Yes, sure. That's why adaptive AC coding schemes are so successful,
they "segment" implicitly by switching the prediction from the
relative symbol frequency. That's extremly easy to do within AC,
and extremly hard to do for QI.

> > Why is the QI coding paradigm a natural one for
> > the mentioned data sources?

> It is AC that is more natural for those models since they are
> _idealized_ models, using infinite sequence limits as
> parameters, the same parameters that AC uses in its coding.

Yes, sure.

> QI/EC modeling, which uses finite sequences enumerative
> parameters, can at best approximate "infinite sequence limits".
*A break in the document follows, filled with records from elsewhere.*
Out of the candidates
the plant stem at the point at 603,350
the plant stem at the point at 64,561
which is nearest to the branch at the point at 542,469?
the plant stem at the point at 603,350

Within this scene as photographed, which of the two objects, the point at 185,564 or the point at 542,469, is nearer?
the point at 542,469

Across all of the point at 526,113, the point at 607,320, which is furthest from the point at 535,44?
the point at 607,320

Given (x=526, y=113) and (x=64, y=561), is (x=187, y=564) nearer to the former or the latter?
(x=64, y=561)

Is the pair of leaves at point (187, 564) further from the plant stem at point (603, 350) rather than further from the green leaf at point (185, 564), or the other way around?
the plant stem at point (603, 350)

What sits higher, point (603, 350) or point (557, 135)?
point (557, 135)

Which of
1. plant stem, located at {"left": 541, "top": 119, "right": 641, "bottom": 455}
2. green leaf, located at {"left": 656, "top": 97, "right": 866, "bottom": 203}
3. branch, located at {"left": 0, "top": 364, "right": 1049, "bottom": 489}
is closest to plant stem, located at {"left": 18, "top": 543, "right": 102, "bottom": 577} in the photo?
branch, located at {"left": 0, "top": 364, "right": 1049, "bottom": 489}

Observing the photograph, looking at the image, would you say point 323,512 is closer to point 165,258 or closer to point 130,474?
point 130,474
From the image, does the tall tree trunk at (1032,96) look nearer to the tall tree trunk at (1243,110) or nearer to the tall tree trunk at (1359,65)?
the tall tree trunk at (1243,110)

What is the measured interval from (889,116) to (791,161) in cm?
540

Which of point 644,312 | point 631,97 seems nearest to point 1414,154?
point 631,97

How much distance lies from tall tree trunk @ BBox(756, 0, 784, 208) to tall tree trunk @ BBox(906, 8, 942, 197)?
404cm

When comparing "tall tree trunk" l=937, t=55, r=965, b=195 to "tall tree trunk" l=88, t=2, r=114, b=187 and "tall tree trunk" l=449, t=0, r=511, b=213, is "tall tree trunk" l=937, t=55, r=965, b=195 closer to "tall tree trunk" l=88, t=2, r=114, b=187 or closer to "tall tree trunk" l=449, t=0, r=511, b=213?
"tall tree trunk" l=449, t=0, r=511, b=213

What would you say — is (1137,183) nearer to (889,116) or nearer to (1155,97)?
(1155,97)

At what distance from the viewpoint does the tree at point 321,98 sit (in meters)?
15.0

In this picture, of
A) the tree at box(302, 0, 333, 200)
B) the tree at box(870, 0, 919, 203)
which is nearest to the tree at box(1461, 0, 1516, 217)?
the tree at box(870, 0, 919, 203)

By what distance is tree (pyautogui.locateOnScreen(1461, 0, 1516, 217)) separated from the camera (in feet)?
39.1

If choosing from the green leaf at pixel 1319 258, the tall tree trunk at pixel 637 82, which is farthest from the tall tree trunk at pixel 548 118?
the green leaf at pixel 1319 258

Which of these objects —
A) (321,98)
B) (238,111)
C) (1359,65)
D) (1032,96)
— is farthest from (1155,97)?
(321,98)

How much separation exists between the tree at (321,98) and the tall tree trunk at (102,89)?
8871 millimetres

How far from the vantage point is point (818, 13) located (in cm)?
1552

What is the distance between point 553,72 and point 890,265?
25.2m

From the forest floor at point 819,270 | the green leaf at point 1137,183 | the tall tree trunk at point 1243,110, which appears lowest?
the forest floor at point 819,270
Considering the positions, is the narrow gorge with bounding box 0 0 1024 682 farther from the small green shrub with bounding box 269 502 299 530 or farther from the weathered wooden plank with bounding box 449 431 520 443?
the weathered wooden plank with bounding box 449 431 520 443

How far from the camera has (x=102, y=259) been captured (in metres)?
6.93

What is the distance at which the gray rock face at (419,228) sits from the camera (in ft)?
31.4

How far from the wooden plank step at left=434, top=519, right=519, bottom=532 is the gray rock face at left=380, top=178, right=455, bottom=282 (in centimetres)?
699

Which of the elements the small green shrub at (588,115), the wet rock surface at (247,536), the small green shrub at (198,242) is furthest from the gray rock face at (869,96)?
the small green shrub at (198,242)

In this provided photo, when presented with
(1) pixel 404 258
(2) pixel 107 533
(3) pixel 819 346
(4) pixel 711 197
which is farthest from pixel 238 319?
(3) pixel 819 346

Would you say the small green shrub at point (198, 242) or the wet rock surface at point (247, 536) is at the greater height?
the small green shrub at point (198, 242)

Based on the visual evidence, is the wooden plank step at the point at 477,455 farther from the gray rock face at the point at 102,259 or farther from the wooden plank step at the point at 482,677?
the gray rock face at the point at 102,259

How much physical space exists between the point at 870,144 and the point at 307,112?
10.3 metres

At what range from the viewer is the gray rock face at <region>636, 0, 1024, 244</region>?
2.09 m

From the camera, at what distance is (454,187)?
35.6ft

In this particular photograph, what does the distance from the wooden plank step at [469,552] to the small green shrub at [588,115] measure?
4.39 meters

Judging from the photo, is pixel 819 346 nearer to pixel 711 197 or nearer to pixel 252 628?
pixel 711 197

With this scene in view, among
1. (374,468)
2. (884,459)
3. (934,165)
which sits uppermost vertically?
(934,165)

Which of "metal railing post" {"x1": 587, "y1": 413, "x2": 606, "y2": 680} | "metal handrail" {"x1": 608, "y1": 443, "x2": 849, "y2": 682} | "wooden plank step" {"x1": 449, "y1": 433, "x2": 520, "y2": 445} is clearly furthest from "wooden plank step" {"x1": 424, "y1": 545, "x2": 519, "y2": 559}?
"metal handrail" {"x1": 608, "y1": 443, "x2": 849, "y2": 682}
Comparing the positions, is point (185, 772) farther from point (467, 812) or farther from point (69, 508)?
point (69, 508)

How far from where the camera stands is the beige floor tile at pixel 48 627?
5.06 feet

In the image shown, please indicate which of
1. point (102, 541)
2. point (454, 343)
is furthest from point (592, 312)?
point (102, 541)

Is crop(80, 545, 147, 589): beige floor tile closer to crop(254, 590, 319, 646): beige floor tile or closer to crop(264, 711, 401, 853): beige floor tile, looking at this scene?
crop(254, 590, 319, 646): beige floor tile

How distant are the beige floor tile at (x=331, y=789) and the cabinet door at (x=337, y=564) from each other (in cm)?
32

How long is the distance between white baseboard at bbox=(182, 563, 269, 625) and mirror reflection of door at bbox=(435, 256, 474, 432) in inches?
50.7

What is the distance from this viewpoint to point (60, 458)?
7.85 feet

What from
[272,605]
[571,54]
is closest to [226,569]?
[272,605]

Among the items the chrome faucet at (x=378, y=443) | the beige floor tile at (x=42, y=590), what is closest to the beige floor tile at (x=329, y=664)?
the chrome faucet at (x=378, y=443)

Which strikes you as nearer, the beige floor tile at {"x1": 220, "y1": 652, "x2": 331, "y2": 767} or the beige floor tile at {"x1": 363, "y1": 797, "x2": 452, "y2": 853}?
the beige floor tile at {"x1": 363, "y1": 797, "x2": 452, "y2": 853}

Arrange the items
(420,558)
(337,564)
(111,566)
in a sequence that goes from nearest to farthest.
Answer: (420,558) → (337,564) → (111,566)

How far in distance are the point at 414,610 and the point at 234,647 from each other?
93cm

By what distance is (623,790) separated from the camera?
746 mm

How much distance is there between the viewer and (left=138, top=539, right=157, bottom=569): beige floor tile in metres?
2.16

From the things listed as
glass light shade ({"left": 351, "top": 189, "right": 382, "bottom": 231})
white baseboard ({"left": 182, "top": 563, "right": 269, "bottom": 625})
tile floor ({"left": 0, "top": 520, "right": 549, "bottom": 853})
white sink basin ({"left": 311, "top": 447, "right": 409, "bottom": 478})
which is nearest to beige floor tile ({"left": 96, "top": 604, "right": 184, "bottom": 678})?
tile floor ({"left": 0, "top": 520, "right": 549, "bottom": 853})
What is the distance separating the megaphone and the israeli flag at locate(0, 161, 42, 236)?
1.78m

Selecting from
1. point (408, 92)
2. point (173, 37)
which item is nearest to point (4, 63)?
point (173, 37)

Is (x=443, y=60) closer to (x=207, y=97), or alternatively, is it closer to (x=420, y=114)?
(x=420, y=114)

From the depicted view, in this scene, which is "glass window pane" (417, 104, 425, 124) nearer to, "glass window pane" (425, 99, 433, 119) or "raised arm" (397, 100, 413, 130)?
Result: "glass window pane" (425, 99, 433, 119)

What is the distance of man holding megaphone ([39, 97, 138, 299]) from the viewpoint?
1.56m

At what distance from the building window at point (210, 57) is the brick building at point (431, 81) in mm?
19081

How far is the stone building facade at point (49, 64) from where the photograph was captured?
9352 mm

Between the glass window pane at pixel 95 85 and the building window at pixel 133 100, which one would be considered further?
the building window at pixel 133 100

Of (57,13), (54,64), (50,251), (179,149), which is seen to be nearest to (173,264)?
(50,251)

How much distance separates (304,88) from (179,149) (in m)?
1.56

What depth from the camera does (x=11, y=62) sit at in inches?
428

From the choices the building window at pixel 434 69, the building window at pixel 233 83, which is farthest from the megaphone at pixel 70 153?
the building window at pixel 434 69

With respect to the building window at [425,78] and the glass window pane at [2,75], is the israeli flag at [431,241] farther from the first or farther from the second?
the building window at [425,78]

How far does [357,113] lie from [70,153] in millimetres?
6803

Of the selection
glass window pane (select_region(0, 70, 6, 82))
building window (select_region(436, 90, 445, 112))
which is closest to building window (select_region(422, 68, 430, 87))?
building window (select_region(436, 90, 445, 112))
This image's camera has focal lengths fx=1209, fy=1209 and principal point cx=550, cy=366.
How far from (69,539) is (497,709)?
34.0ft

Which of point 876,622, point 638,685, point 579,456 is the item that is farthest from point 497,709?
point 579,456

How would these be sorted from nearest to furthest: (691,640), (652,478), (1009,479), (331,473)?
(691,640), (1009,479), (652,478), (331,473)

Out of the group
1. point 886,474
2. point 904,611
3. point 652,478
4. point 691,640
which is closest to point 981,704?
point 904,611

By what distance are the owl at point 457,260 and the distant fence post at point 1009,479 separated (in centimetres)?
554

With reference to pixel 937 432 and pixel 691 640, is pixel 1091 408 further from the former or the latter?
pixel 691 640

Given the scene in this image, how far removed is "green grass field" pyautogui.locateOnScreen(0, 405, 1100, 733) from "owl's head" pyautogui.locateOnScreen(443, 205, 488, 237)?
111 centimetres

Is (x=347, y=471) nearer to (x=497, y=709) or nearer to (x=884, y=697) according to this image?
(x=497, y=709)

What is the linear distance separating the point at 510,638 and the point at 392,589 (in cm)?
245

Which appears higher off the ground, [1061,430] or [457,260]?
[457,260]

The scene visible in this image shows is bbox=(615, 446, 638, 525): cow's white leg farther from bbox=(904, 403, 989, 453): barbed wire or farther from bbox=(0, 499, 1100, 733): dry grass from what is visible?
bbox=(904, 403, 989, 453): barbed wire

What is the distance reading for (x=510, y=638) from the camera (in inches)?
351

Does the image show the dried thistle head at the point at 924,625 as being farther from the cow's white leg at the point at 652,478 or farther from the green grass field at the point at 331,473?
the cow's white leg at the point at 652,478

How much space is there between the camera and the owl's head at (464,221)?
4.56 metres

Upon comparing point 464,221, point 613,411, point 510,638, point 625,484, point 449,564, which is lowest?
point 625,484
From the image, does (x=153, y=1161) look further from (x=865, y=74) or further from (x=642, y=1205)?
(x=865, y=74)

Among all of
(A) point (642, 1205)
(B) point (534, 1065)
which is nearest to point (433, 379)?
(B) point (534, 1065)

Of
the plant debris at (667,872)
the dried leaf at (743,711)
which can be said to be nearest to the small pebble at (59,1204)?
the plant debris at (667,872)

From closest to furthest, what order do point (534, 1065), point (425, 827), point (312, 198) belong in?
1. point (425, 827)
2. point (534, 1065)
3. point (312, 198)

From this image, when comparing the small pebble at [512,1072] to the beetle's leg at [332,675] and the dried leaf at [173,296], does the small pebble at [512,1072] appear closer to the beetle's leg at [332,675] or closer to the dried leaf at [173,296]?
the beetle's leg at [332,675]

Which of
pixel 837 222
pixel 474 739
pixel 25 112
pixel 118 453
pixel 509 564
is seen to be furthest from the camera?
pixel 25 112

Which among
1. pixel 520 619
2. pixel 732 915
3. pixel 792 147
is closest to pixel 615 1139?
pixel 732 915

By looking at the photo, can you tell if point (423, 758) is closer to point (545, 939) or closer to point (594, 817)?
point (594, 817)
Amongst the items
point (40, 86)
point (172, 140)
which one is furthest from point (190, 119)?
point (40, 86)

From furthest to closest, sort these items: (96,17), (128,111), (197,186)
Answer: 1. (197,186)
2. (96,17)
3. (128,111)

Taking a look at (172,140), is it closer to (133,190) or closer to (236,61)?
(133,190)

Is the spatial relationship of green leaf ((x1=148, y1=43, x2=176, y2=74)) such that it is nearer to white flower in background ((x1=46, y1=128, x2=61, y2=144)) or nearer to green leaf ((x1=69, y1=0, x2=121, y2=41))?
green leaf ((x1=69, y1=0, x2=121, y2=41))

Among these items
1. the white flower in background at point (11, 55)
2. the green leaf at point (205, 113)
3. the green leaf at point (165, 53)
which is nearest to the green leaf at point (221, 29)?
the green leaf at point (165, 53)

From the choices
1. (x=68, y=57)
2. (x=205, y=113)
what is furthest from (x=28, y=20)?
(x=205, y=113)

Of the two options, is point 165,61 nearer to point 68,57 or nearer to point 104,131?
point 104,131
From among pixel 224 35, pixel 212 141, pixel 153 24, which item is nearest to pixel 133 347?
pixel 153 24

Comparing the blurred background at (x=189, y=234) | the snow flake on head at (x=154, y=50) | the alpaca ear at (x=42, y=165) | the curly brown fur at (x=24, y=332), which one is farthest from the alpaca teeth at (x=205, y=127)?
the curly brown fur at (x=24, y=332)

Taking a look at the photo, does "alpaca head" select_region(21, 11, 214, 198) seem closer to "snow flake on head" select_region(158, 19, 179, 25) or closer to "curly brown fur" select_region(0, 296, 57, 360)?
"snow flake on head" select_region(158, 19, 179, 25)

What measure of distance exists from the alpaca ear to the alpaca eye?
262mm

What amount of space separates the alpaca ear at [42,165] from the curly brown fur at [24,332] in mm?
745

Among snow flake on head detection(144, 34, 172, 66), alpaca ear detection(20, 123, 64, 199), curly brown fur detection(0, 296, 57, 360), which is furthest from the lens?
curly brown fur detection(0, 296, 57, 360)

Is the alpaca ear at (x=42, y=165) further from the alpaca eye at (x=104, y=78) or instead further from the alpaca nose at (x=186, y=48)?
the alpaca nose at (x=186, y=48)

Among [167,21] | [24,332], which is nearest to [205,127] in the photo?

Yes, sure. But then, to restate my question differently: Why are
finite sequence enumerations good models for audio data prediction
residuals? I can find a couple of reasons why Markov models might
be a nice thing to do.

> Hence QI modeling is more natural for sequences that one
> actually codes, the finite sequences, but not for the idealized
> infinite sequences.

Well, my audio sequences are potentially infinite, and at least
a lot larger than your block size, so they are "infinite enough".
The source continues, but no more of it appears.